On Wednesday, the researchers highlighted experiments that had revealed that flies had difficulty landing on the body of the zebra, while easily landing on the body of horses of the same color.
In one experiment, researchers put caps on the bodies of horses and noted that there were fewer flies compared to the number of flies that landed on the bodies of the same horses when scientists applied them blankets monochrome.
"We have noticed that horse flies are approaching the corpses of donkeys and wild horses at the same rate, but fail to land on wild donkeys covered with a blanket," said Tim Caro of the University of California at Davis and head of the research team published in the newspaper Square One.
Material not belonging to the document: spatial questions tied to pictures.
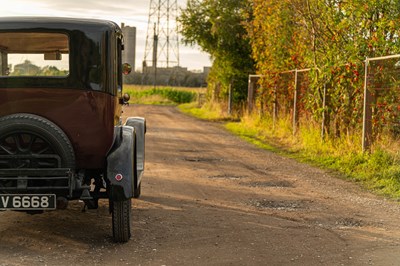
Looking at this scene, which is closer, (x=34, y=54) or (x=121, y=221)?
(x=121, y=221)

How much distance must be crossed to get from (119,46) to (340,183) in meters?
5.28

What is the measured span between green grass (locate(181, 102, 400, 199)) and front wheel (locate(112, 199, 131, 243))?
4973 millimetres

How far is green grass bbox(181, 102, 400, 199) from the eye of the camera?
37.6 ft

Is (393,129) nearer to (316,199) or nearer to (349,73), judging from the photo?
(349,73)

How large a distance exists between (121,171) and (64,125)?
721mm

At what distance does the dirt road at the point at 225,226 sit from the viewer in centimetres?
630

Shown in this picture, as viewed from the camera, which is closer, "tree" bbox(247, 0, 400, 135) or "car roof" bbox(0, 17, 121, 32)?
"car roof" bbox(0, 17, 121, 32)

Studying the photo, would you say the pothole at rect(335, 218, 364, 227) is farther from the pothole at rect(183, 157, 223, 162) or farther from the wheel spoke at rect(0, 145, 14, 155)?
the pothole at rect(183, 157, 223, 162)

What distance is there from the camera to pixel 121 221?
675cm

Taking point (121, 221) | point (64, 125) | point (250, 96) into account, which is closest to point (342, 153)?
point (121, 221)

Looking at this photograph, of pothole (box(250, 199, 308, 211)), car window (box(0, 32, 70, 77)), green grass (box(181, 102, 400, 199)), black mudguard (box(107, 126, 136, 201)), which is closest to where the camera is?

Lines because he can not slow his pace properly, so he goes beyond it or literally bangs in and bounces. "
The shapes of the lines vary on the bodies of wild donkeys and there are not two identical ones.
The researchers recorded videos of horse flies trying to attack wild donkeys and domesticated horses in a stable in North Somerset, England.
The lines did not dissuade distant flies, where wild horses and donkeys were surrounded in the same way, but flies fell less frequently on the bodies of wild donkeys than horses at less than a quarter.
University of Bristol biologist Martin Hao, co-author of the study, said the lines may have misled the flies, while the insects were getting close enough to see them with their eyes down. resolution.